◆ TASK ITEM ◆
No line before the one holding "牙科 牙科素材下载 牙齿 美容 牙齿美容 创意牙齿 牙科海报 牙齿广告" is wanted; restate word for word that line and all lines after it to the end of the entries, excluding pictures.

Pictures with short captions:

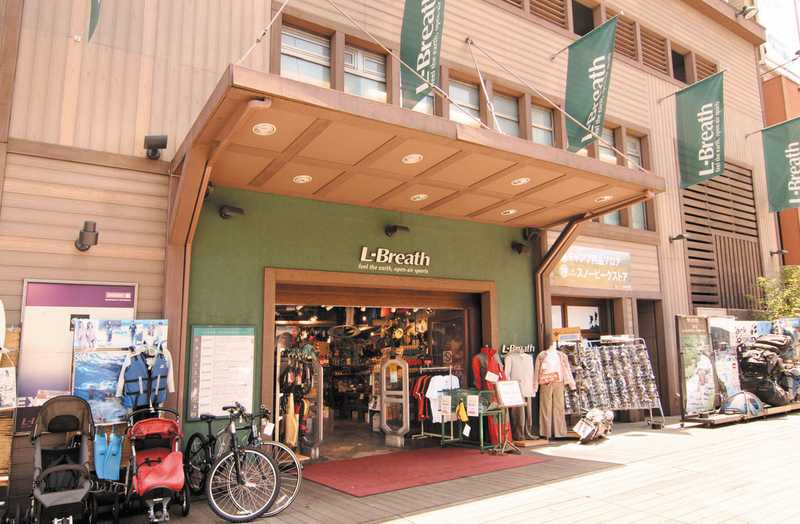 L-Breath 新宿店
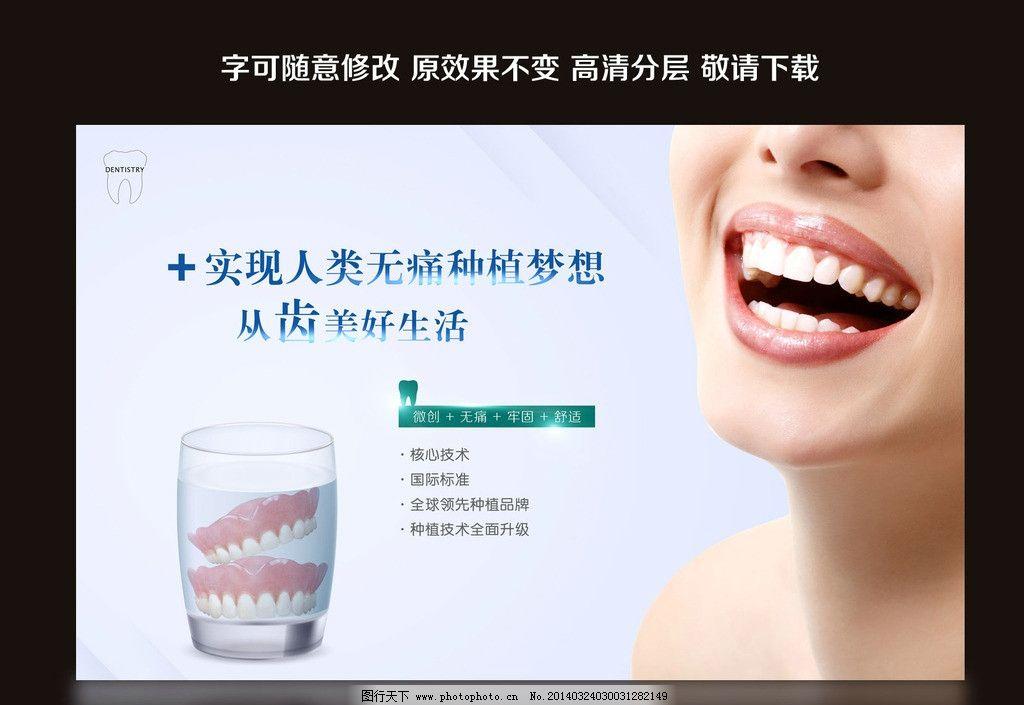 牙科 牙科素材下载 牙齿 美容 牙齿美容 创意牙齿 牙科海报 牙齿广告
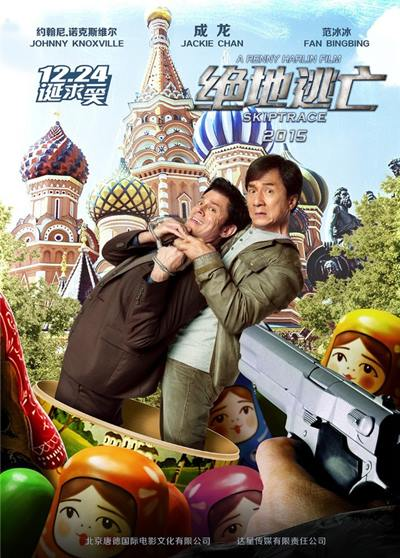 Skiptrace 2016 full movie
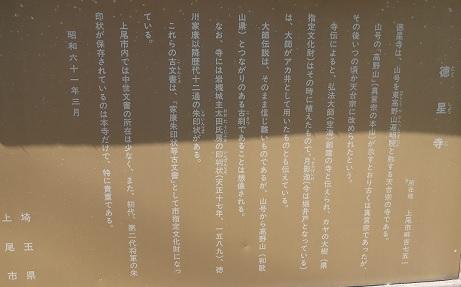 20180622_setsumei_1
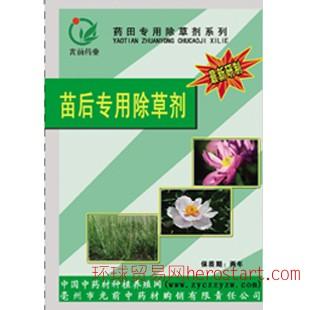 白芍牡丹知母苗后除草剂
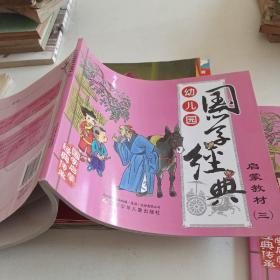 幼儿园国学经典启蒙教材. 3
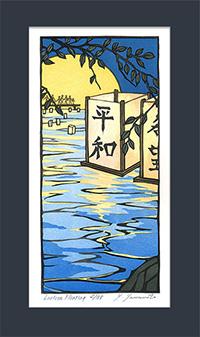 Yoshiko Yamamoto _Lantern Floating_ limited edition print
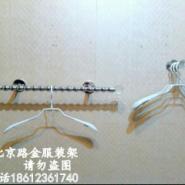 北京路金服装上墙侧挂架衣架图片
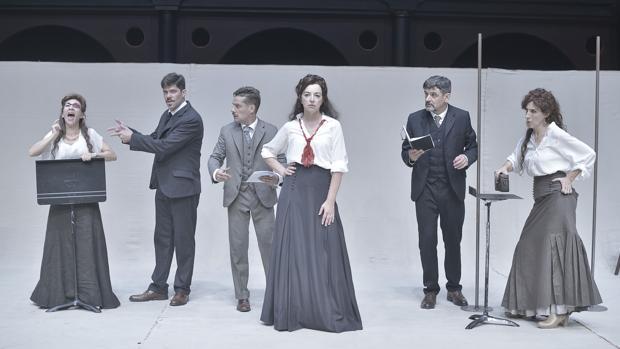 Una escena de «Premios y castigos»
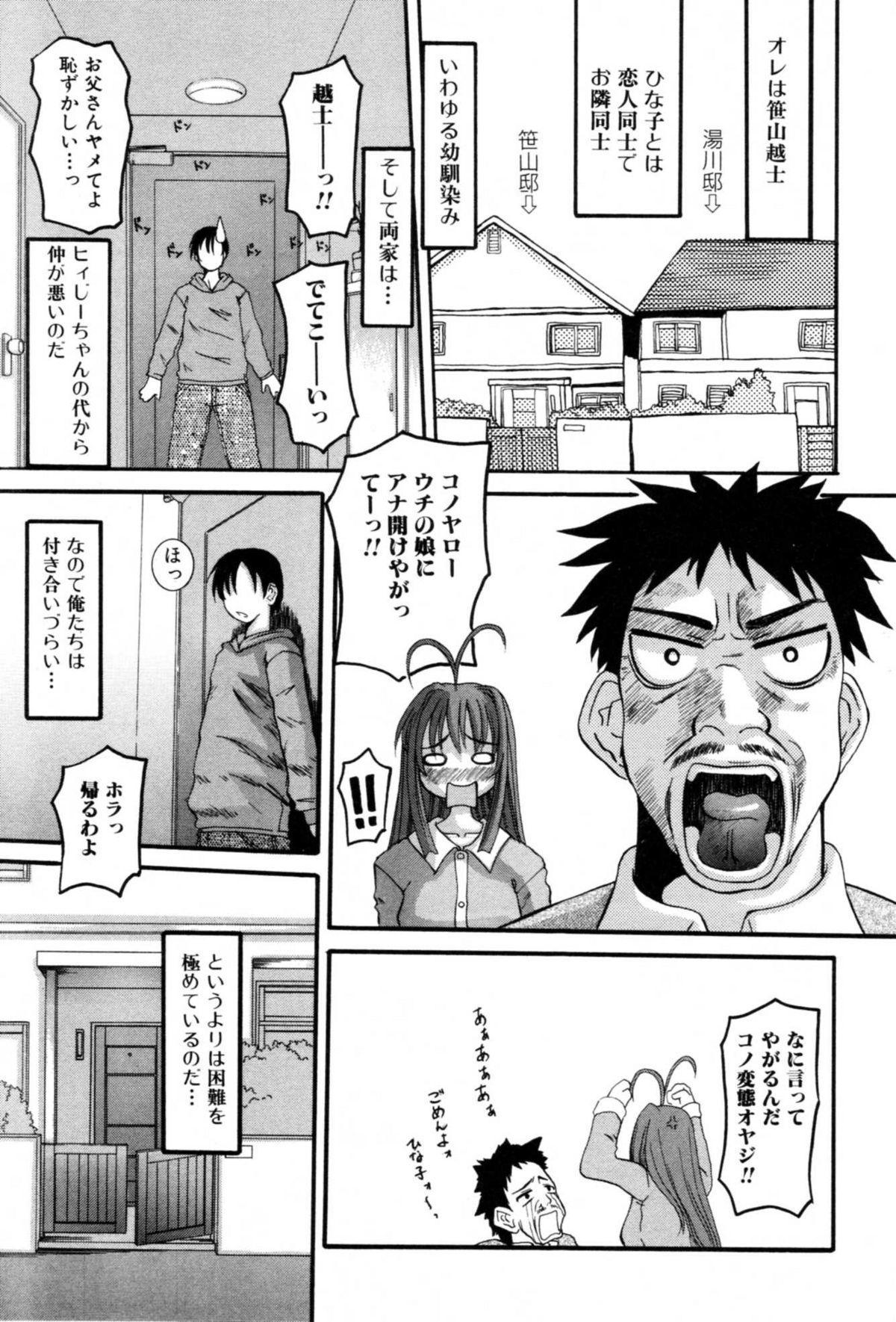 Celeb no Yuuwaku 60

◆ TASK SOLUTION ◆
 牙科 牙科素材下载 牙齿 美容 牙齿美容 创意牙齿 牙科海报 牙齿广告
 Skiptrace 2016 full movie
 20180622_setsumei_1
 白芍牡丹知母苗后除草剂
 幼儿园国学经典启蒙教材. 3
 Yoshiko Yamamoto _Lantern Floating_ limited edition print
 北京路金服装上墙侧挂架衣架图片
 Una escena de «Premios y castigos»
 Celeb no Yuuwaku 60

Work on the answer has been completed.